[[ Document segment, beginning ]]

The amendments tabled by the noble Lord, Lord Armstrong of Ilminster, proposed that marriages for opposite-sex couples be classified as “matrimonial” marriages—again creating, I would argue, separate institutions for marriage of opposite-sex and same-sex couples. Others have commented on that word “matrimonial”, which does not seem to have attracted a great deal of support around the House. For us, again, as a matter of principle, that is something that we would be unable to accept. I know that the noble Lord is genuinely concerned that the current law on marriage might alter as it applies to opposite-sex couples when this Bill comes into force, but I can assure him that this is not the case.
The Government do not believe that any new legal status or subdivision for marriage is either necessary or right. There is one legal institution of marriage in England and Wales, which, through this Bill, all couples will be able to join by either a religious or a civil ceremony. The existence of marriage for same-sex couples does not alter the marriage of opposite-sex couples. Nothing in this Bill affects the marriage of opposite-sex couples in any way. Regrettably, these amendments would deny same-sex couples the fairness that this Bill is designed to achieve. I therefore ask the noble Lords not to press their amendments.
I repeat to noble Lords concerned about freedom of expression and freedom of speech matters that this Bill most clearly protects freedom of speech and freedom of expression.

[[ Document segment, end ]]
[[ Information supplied, beginning ]]

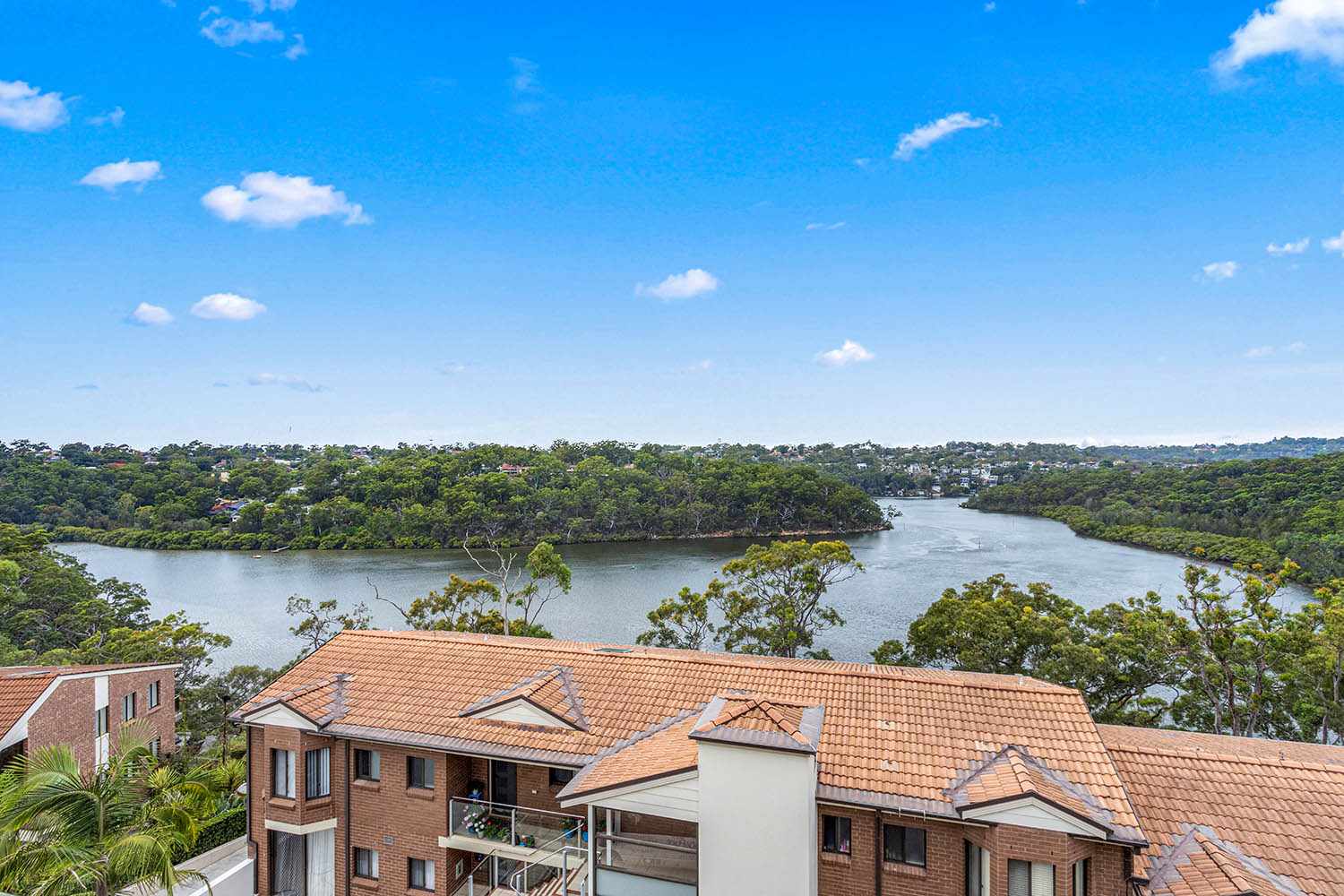 Live the Easiest, Independent Life You Want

[[ Information supplied, end ]]

=== Work required ===
Reproduce the part of the marriage debate excerpt that begins at the words "The amendments tabled" and stops after "not the case.".

=== Output for this task ===
The amendments tabled by the noble Lord, Lord Armstrong of Ilminster, proposed that marriages for opposite-sex couples be classified as “matrimonial” marriages—again creating, I would argue, separate institutions for marriage of opposite-sex and same-sex couples. Others have commented on that word “matrimonial”, which does not seem to have attracted a great deal of support around the House. For us, again, as a matter of principle, that is something that we would be unable to accept. I know that the noble Lord is genuinely concerned that the current law on marriage might alter as it applies to opposite-sex couples when this Bill comes into force, but I can assure him that this is not the case.